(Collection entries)
= Beginning of Section =
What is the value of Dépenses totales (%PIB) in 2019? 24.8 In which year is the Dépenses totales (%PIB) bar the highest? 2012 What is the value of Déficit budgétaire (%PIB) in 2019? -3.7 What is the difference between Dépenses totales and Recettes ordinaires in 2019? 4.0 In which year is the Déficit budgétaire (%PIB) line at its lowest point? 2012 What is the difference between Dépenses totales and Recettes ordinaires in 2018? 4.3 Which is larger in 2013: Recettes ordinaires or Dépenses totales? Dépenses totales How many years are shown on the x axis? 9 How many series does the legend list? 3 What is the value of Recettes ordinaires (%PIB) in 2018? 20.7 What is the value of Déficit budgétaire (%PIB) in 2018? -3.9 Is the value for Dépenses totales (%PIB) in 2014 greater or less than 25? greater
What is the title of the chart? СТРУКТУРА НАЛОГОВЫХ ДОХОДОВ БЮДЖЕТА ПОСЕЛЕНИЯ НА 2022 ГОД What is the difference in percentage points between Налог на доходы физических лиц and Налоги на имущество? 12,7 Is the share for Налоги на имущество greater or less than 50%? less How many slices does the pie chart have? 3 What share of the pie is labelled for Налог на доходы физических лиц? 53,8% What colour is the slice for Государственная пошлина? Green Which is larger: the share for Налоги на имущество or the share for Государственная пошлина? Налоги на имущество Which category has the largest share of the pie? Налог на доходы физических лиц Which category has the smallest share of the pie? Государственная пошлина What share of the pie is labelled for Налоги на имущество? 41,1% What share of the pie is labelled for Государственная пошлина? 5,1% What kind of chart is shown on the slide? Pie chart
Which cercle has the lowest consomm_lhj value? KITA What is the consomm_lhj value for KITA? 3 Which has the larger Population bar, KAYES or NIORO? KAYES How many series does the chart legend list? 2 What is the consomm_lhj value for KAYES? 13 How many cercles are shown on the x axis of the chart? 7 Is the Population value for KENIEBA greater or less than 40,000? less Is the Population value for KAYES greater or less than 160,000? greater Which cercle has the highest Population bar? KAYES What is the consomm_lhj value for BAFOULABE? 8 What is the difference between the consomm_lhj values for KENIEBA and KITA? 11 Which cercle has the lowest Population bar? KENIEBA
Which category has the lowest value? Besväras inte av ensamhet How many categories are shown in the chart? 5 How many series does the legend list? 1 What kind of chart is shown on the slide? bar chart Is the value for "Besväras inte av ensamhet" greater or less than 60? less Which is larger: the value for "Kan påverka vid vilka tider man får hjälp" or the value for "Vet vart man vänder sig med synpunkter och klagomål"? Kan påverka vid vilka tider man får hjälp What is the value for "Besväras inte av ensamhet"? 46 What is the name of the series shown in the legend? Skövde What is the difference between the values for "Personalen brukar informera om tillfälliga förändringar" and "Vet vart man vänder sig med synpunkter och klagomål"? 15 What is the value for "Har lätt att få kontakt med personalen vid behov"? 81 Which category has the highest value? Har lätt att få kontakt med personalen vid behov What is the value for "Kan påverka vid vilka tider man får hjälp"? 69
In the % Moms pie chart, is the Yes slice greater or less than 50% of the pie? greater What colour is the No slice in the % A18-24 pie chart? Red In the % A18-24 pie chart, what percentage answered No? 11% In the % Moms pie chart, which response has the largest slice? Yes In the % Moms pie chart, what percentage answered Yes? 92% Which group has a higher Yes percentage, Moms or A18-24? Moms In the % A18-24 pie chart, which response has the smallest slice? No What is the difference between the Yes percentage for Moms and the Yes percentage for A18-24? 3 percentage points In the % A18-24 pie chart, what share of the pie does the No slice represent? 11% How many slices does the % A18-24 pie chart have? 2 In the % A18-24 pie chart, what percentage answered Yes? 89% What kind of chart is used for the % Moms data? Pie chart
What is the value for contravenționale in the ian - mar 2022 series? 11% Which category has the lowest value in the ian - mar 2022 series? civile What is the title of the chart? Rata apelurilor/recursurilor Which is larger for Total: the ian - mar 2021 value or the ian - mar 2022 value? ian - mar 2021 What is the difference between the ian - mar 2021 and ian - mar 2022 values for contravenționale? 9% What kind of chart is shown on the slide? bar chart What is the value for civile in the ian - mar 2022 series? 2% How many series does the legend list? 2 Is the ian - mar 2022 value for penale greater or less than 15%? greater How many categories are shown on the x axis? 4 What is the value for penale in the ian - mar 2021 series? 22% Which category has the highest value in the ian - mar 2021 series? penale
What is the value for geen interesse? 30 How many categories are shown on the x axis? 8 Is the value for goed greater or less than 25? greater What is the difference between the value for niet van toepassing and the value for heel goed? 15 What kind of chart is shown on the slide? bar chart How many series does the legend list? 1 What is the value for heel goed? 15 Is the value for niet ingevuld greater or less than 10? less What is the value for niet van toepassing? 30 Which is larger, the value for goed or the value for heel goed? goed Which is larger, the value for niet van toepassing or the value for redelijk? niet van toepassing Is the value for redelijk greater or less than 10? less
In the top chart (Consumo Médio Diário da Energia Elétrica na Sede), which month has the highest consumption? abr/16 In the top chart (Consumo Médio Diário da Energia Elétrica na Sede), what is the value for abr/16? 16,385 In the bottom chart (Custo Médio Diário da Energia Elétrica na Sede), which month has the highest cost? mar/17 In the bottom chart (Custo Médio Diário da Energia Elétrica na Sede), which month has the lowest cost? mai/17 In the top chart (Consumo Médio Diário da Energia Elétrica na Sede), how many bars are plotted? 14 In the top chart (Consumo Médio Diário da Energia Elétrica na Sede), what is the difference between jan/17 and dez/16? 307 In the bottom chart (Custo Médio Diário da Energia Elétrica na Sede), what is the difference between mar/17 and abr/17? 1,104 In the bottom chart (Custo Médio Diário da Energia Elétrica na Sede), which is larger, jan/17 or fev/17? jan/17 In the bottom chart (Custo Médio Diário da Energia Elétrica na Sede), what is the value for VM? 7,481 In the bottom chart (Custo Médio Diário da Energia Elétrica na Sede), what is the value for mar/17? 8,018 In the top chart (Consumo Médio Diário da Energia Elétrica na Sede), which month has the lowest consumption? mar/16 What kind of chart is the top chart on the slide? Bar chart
= End of Section =
• [Task brief] Copy out every row above word for word, keeping each one on its own line.

• [Response area]
What is the value of Dépenses totales (%PIB) in 2019? 24.8 In which year is the Dépenses totales (%PIB) bar the highest? 2012 What is the value of Déficit budgétaire (%PIB) in 2019? -3.7 What is the difference between Dépenses totales and Recettes ordinaires in 2019? 4.0 In which year is the Déficit budgétaire (%PIB) line at its lowest point? 2012 What is the difference between Dépenses totales and Recettes ordinaires in 2018? 4.3 Which is larger in 2013: Recettes ordinaires or Dépenses totales? Dépenses totales How many years are shown on the x axis? 9 How many series does the legend list? 3 What is the value of Recettes ordinaires (%PIB) in 2018? 20.7 What is the value of Déficit budgétaire (%PIB) in 2018? -3.9 Is the value for Dépenses totales (%PIB) in 2014 greater or less than 25? greater
What is the title of the chart? СТРУКТУРА НАЛОГОВЫХ ДОХОДОВ БЮДЖЕТА ПОСЕЛЕНИЯ НА 2022 ГОД What is the difference in percentage points between Налог на доходы физических лиц and Налоги на имущество? 12,7 Is the share for Налоги на имущество greater or less than 50%? less How many slices does the pie chart have? 3 What share of the pie is labelled for Налог на доходы физических лиц? 53,8% What colour is the slice for Государственная пошлина? Green Which is larger: the share for Налоги на имущество or the share for Государственная пошлина? Налоги на имущество Which category has the largest share of the pie? Налог на доходы физических лиц Which category has the smallest share of the pie? Государственная пошлина What share of the pie is labelled for Налоги на имущество? 41,1% What share of the pie is labelled for Государственная пошлина? 5,1% What kind of chart is shown on the slide? Pie chart
Which cercle has the lowest consomm_lhj value? KITA What is the consomm_lhj value for KITA? 3 Which has the larger Population bar, KAYES or NIORO? KAYES How many series does the chart legend list? 2 What is the consomm_lhj value for KAYES? 13 How many cercles are shown on the x axis of the chart? 7 Is the Population value for KENIEBA greater or less than 40,000? less Is the Population value for KAYES greater or less than 160,000? greater Which cercle has the highest Population bar? KAYES What is the consomm_lhj value for BAFOULABE? 8 What is the difference between the consomm_lhj values for KENIEBA and KITA? 11 Which cercle has the lowest Population bar? KENIEBA
Which category has the lowest value? Besväras inte av ensamhet How many categories are shown in the chart? 5 How many series does the legend list? 1 What kind of chart is shown on the slide? bar chart Is the value for "Besväras inte av ensamhet" greater or less than 60? less Which is larger: the value for "Kan påverka vid vilka tider man får hjälp" or the value for "Vet vart man vänder sig med synpunkter och klagomål"? Kan påverka vid vilka tider man får hjälp What is the value for "Besväras inte av ensamhet"? 46 What is the name of the series shown in the legend? Skövde What is the difference between the values for "Personalen brukar informera om tillfälliga förändringar" and "Vet vart man vänder sig med synpunkter och klagomål"? 15 What is the value for "Har lätt att få kontakt med personalen vid behov"? 81 Which category has the highest value? Har lätt att få kontakt med personalen vid behov What is the value for "Kan påverka vid vilka tider man får hjälp"? 69
In the % Moms pie chart, is the Yes slice greater or less than 50% of the pie? greater What colour is the No slice in the % A18-24 pie chart? Red In the % A18-24 pie chart, what percentage answered No? 11% In the % Moms pie chart, which response has the largest slice? Yes In the % Moms pie chart, what percentage answered Yes? 92% Which group has a higher Yes percentage, Moms or A18-24? Moms In the % A18-24 pie chart, which response has the smallest slice? No What is the difference between the Yes percentage for Moms and the Yes percentage for A18-24? 3 percentage points In the % A18-24 pie chart, what share of the pie does the No slice represent? 11% How many slices does the % A18-24 pie chart have? 2 In the % A18-24 pie chart, what percentage answered Yes? 89% What kind of chart is used for the % Moms data? Pie chart
What is the value for contravenționale in the ian - mar 2022 series? 11% Which category has the lowest value in the ian - mar 2022 series? civile What is the title of the chart? Rata apelurilor/recursurilor Which is larger for Total: the ian - mar 2021 value or the ian - mar 2022 value? ian - mar 2021 What is the difference between the ian - mar 2021 and ian - mar 2022 values for contravenționale? 9% What kind of chart is shown on the slide? bar chart What is the value for civile in the ian - mar 2022 series? 2% How many series does the legend list? 2 Is the ian - mar 2022 value for penale greater or less than 15%? greater How many categories are shown on the x axis? 4 What is the value for penale in the ian - mar 2021 series? 22% Which category has the highest value in the ian - mar 2021 series? penale
What is the value for geen interesse? 30 How many categories are shown on the x axis? 8 Is the value for goed greater or less than 25? greater What is the difference between the value for niet van toepassing and the value for heel goed? 15 What kind of chart is shown on the slide? bar chart How many series does the legend list? 1 What is the value for heel goed? 15 Is the value for niet ingevuld greater or less than 10? less What is the value for niet van toepassing? 30 Which is larger, the value for goed or the value for heel goed? goed Which is larger, the value for niet van toepassing or the value for redelijk? niet van toepassing Is the value for redelijk greater or less than 10? less
In the top chart (Consumo Médio Diário da Energia Elétrica na Sede), which month has the highest consumption? abr/16 In the top chart (Consumo Médio Diário da Energia Elétrica na Sede), what is the value for abr/16? 16,385 In the bottom chart (Custo Médio Diário da Energia Elétrica na Sede), which month has the highest cost? mar/17 In the bottom chart (Custo Médio Diário da Energia Elétrica na Sede), which month has the lowest cost? mai/17 In the top chart (Consumo Médio Diário da Energia Elétrica na Sede), how many bars are plotted? 14 In the top chart (Consumo Médio Diário da Energia Elétrica na Sede), what is the difference between jan/17 and dez/16? 307 In the bottom chart (Custo Médio Diário da Energia Elétrica na Sede), what is the difference between mar/17 and abr/17? 1,104 In the bottom chart (Custo Médio Diário da Energia Elétrica na Sede), which is larger, jan/17 or fev/17? jan/17 In the bottom chart (Custo Médio Diário da Energia Elétrica na Sede), what is the value for VM? 7,481 In the bottom chart (Custo Médio Diário da Energia Elétrica na Sede), what is the value for mar/17? 8,018 In the top chart (Consumo Médio Diário da Energia Elétrica na Sede), which month has the lowest consumption? mar/16 What kind of chart is the top chart on the slide? Bar chart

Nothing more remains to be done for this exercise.